▸ **SELECTED PASSAGE**
————————
It is clearly evident that a band around 1122 cm⁻¹ is recorded only in the samples that have a higher zinc ratio than the chromium. The bands at 943 cm⁻¹ are characteristic of the vibrations of CrO₄ tetrahedra due to Cr⁶⁺ ions [21]. Figure 2 shows the presence of Cr⁶⁺ species in fresh calcined Zn–Cr samples, and its intensity is low at a high ratio of Zn. The intensity of band at 943 cm⁻¹ was high, with the samples containing a high ratio of Cr (Figure 2 (e–g)). A decrease in peak intensity of the band up to Zn2Cr1 (ascribed to Cr⁶⁺ species) and a steady increase up to Zn1Cr4 was explained by segregated Cr⁶⁺ species. However, XRD analysis did not show the peaks due to chromate species, which is presumably due to the smaller crystallite size of chromate species. The vibrational band at 627 cm⁻¹ in all the samples is due to ν₁ mode, and a broad signal at 504 cm⁻¹ is due to mode ν₂, which corresponds to the vibrations of ZnO₄ tetrahedra and octahedra of complexes of trivalent chromium atom with oxygen assigned to ZnCr₂O₄ spinel [21]. These results are in good agreement with earlier reports on the surface chromate formation of Zn-Cr-O [22].
————————
▸ **WHAT IS EXPECTED**
Decide whether each statement below agrees with the passage on zinc–chromium samples, answering yes or no and quoting the deciding words of the passage. 1. A band near 1122 cm⁻¹ appears only in samples with a higher zinc ratio than chromium. 2. XRD analysis revealed peaks from chromate species. 3. The broad signal at 504 cm⁻¹ arises from the ν₁ mode.
————————
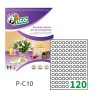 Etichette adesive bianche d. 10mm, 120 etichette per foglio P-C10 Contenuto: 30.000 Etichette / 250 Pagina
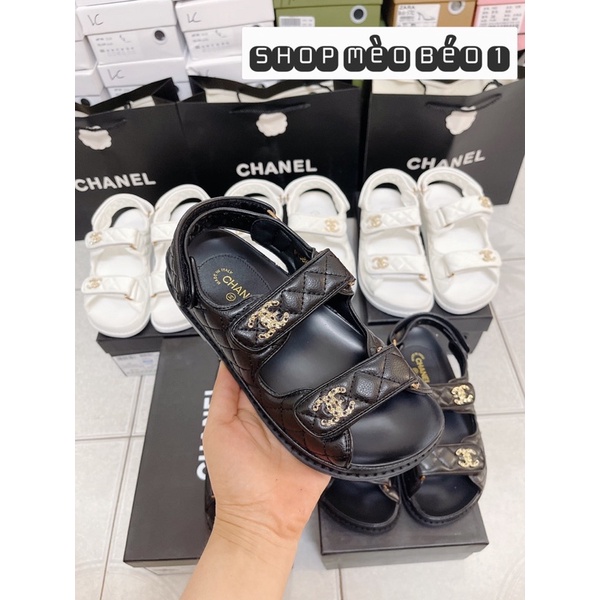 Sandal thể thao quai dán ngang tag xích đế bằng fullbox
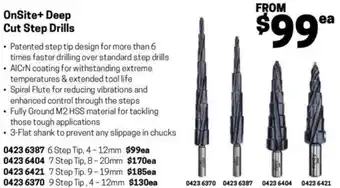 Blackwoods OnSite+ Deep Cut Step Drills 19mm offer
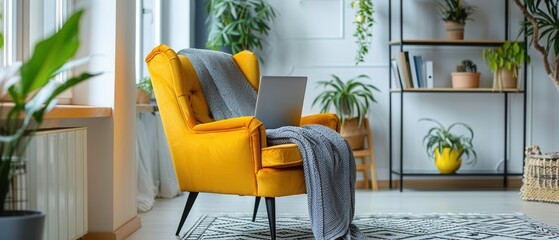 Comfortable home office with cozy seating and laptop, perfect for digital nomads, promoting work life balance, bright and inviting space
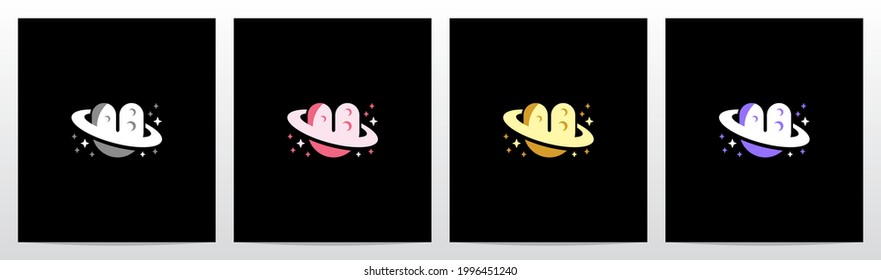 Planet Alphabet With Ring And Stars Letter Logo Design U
————————
▸ **REPLY TO THE TASK**
1. Yes: "a band around 1122 cm⁻¹ is recorded only in the samples that have a higher zinc ratio than the chromium"
2. No: "XRD analysis did not show the peaks due to chromate species"
3. No: "a broad signal at 504 cm⁻¹ is due to mode ν₂"